The report studies Australian coal reserves and resources that companies have on their books and calculates the potential emissions that would emerge if developed.
It finds Australian companies hold coal resources that would generate 115 billion tonnes of greenhouse gases. When Australian coal resources owned by foreign listed companies are added, it brings the total emissions potential to about 300 billion tonnes.
But the report authors say international assessment standards recognise that only about 50 per cent of these resources will be developed.
If developed, the resources would double Australia's proven listed coal reserves, and the associated 150 billion tonnes of emissions would equate to 300 times Australia total annual emissions in 2012.

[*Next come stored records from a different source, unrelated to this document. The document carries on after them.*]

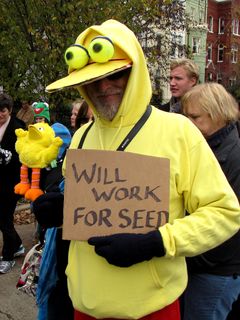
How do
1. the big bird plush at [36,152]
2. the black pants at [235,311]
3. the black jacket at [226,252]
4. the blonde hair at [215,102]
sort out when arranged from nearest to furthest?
the black jacket at [226,252] → the blonde hair at [215,102] → the black pants at [235,311] → the big bird plush at [36,152]

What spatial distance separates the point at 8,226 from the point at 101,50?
3.28 m

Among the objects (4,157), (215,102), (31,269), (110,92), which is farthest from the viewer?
(4,157)

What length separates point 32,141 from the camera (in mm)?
3119

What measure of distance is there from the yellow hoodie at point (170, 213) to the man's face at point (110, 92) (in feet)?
0.12

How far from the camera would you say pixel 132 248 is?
145 centimetres

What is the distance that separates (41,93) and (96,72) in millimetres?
5951

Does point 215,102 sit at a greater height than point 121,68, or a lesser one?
lesser

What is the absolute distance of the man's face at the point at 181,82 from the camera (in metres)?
3.48

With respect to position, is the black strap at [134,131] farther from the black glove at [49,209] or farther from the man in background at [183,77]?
the man in background at [183,77]

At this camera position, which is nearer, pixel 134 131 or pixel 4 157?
pixel 134 131

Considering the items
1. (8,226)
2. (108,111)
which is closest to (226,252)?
(108,111)

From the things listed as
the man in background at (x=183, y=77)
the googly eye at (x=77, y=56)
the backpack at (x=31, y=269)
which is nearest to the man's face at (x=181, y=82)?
the man in background at (x=183, y=77)

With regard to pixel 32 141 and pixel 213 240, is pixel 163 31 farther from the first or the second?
pixel 213 240

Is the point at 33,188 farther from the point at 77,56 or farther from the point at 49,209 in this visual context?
the point at 77,56
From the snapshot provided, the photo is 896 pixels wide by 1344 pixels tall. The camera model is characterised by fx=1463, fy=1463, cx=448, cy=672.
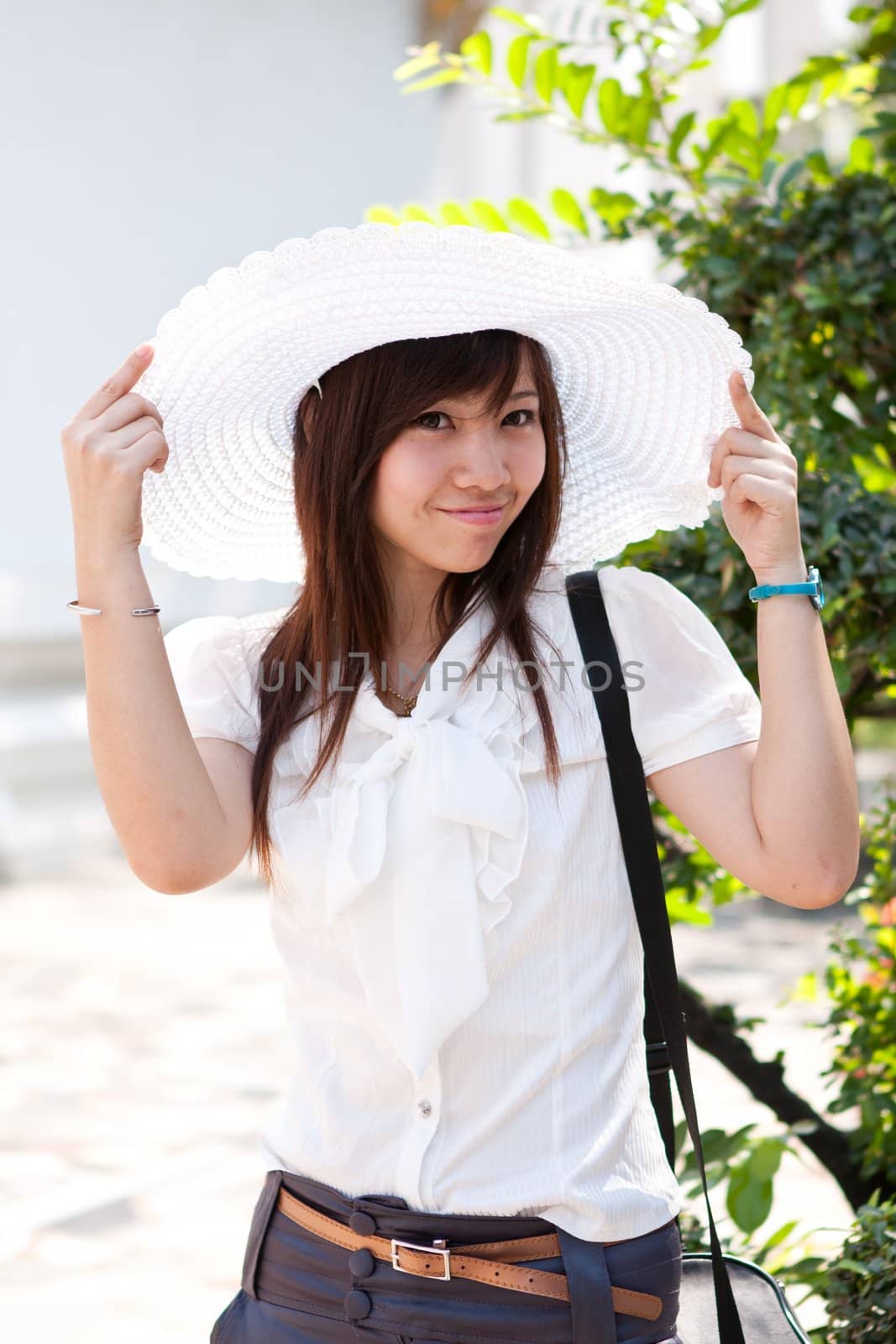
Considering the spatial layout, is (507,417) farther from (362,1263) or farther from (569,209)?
(569,209)

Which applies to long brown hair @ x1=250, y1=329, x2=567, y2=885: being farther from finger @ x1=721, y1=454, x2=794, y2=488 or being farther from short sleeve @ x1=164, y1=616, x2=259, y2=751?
finger @ x1=721, y1=454, x2=794, y2=488

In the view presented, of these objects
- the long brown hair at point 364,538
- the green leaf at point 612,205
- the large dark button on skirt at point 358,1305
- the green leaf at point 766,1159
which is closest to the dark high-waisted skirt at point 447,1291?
the large dark button on skirt at point 358,1305

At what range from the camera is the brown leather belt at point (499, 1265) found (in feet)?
4.07

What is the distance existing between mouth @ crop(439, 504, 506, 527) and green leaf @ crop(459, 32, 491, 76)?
1060 millimetres

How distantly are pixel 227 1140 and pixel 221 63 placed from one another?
16.0ft

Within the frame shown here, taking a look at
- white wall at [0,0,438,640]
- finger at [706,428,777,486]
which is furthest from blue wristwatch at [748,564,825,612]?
white wall at [0,0,438,640]

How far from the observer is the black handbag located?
1.34m

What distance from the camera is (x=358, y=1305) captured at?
126 centimetres

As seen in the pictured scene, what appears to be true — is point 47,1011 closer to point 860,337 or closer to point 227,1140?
point 227,1140

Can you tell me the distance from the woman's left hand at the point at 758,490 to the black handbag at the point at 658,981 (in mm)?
155

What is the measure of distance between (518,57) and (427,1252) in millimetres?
1704

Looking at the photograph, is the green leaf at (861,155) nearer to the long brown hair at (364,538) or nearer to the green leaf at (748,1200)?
the long brown hair at (364,538)

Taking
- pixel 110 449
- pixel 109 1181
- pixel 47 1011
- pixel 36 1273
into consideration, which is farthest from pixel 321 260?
pixel 47 1011

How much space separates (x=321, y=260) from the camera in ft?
4.50
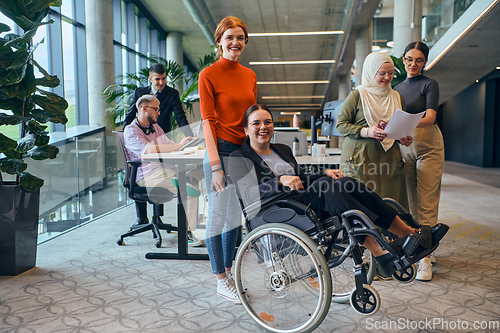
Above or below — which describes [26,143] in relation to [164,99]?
below

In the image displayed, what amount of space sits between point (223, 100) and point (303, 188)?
61cm

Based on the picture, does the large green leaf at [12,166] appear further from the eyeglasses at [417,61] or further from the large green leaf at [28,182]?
the eyeglasses at [417,61]

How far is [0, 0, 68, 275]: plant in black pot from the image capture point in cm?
214

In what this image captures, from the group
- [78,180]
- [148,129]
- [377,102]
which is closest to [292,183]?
[377,102]

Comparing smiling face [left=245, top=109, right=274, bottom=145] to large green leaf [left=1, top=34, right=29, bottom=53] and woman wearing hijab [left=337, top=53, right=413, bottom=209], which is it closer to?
woman wearing hijab [left=337, top=53, right=413, bottom=209]

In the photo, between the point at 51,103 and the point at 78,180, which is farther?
the point at 78,180

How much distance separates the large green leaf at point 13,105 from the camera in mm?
2244

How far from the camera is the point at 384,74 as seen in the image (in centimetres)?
210

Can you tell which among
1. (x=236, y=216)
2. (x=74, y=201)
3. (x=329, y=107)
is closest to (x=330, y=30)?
(x=329, y=107)

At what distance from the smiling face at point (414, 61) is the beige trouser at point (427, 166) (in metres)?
0.37

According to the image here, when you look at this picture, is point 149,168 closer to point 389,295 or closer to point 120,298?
point 120,298

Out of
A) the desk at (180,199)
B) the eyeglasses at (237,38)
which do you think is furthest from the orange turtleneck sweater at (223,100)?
the desk at (180,199)

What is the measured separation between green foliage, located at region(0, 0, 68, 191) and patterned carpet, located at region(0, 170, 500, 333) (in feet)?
2.25

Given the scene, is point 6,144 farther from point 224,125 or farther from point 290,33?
point 290,33
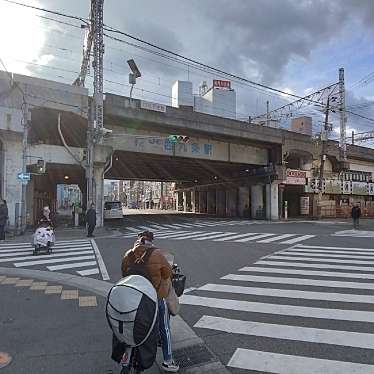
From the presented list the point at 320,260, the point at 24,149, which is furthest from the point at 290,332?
the point at 24,149

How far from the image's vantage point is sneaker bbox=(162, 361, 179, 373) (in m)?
4.21

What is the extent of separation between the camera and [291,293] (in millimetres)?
8016

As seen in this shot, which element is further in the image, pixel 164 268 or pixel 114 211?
pixel 114 211

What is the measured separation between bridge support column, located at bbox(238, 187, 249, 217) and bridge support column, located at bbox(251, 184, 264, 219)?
3422 millimetres

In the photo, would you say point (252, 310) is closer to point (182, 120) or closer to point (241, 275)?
point (241, 275)

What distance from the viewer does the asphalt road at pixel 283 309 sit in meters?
4.69

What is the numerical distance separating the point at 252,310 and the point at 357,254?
8636 mm

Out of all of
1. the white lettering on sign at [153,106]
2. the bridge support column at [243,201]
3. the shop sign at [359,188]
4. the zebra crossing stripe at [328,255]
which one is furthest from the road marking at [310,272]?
the shop sign at [359,188]

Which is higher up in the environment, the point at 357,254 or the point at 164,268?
the point at 164,268

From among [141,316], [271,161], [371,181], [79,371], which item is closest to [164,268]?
[141,316]

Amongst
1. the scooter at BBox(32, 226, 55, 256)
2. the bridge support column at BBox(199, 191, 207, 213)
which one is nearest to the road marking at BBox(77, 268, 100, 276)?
the scooter at BBox(32, 226, 55, 256)

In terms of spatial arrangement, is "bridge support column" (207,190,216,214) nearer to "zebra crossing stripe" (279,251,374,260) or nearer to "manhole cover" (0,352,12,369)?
"zebra crossing stripe" (279,251,374,260)

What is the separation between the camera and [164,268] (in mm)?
4043

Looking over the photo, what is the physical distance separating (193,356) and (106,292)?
376 cm
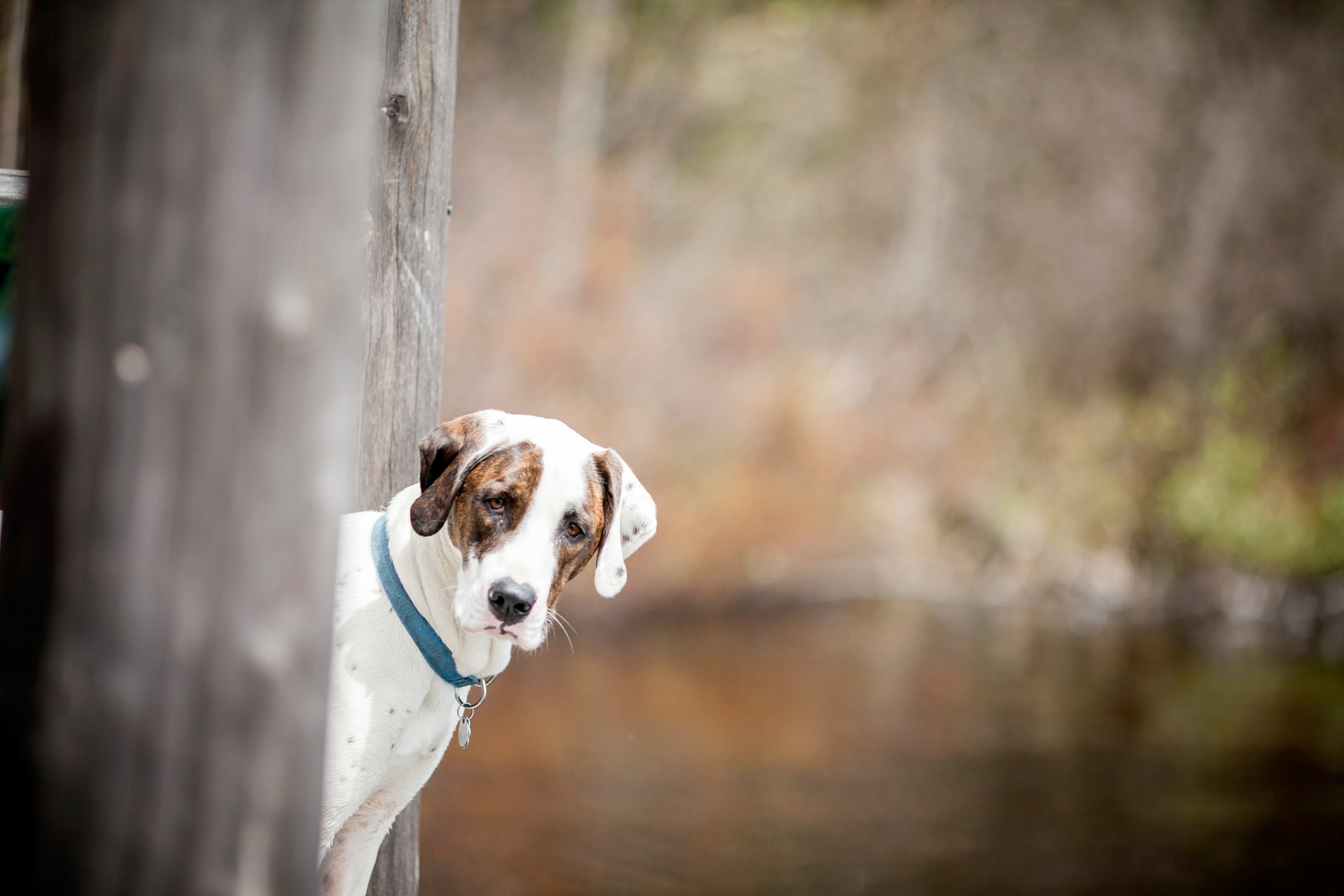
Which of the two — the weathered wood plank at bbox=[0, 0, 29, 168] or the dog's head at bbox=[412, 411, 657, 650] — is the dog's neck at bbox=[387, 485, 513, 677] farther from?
the weathered wood plank at bbox=[0, 0, 29, 168]

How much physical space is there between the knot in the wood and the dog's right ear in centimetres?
74

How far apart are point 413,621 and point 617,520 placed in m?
0.50

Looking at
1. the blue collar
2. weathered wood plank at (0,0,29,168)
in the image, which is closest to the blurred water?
the blue collar

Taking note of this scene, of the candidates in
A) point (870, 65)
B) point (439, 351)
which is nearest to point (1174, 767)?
point (439, 351)

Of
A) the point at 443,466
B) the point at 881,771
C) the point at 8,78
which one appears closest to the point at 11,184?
the point at 443,466

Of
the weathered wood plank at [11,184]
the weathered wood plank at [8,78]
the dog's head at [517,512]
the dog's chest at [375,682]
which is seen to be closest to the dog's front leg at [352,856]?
the dog's chest at [375,682]

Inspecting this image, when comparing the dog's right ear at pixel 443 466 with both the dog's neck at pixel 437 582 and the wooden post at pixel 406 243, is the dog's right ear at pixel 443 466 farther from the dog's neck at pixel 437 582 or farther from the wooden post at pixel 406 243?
the wooden post at pixel 406 243

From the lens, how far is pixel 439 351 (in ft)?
8.84

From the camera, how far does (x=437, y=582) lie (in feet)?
7.67

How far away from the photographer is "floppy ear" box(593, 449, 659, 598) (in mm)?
2387

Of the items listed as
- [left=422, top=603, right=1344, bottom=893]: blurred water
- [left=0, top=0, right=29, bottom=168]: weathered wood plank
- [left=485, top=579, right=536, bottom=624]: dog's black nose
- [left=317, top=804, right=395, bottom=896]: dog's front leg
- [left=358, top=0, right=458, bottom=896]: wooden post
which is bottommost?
[left=422, top=603, right=1344, bottom=893]: blurred water

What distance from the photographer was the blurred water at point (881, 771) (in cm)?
599

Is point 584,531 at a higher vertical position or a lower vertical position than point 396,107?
lower

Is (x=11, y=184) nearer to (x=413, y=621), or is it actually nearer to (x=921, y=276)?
(x=413, y=621)
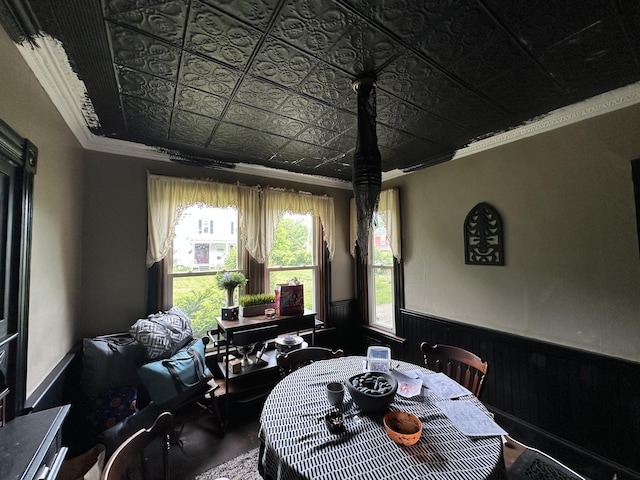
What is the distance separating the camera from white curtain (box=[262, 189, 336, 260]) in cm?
302

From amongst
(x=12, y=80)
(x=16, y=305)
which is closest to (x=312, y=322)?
(x=16, y=305)

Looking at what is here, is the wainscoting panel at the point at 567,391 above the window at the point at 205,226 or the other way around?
the other way around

The extra greenhouse gases from Australian coal alone would account for 75 per cent of the total amount of global emissions that can come from burning coal to give the world a strong chance of keeping global warming to two degrees – the international target agreed by countries through the United Nations.
The report says this would be a vast proportion of the global carbon budget to be given to a single country, "especially true given that Australia produces only 11 per cent of the total global coal production".
The report warns Australia is also exposed to efforts by its major coal customers to improve their energy efficiency and reduce their emissions. In particular the researchers point to China's target to cap coal use at four billion tonnes by 2015.
"investors need to challenge the assumption that coal demand will continue to rise in China and elsewhere, otherwise billions of dollars of taxpayer, superannuation and shareholder funds will be wasted in assets linked to unburnable carbon," Carbon Tracker's research director, James Leaton, said.
The report follows a global assessment by Carbon Tracker and the Grantham Institute finding hundreds of billions of dollars in fossil fuel projects would be stranded, triggering a potential economic crisis, if companies continue to invest in carbon-intensive projects while governments introduce stronger policies to limit global warming.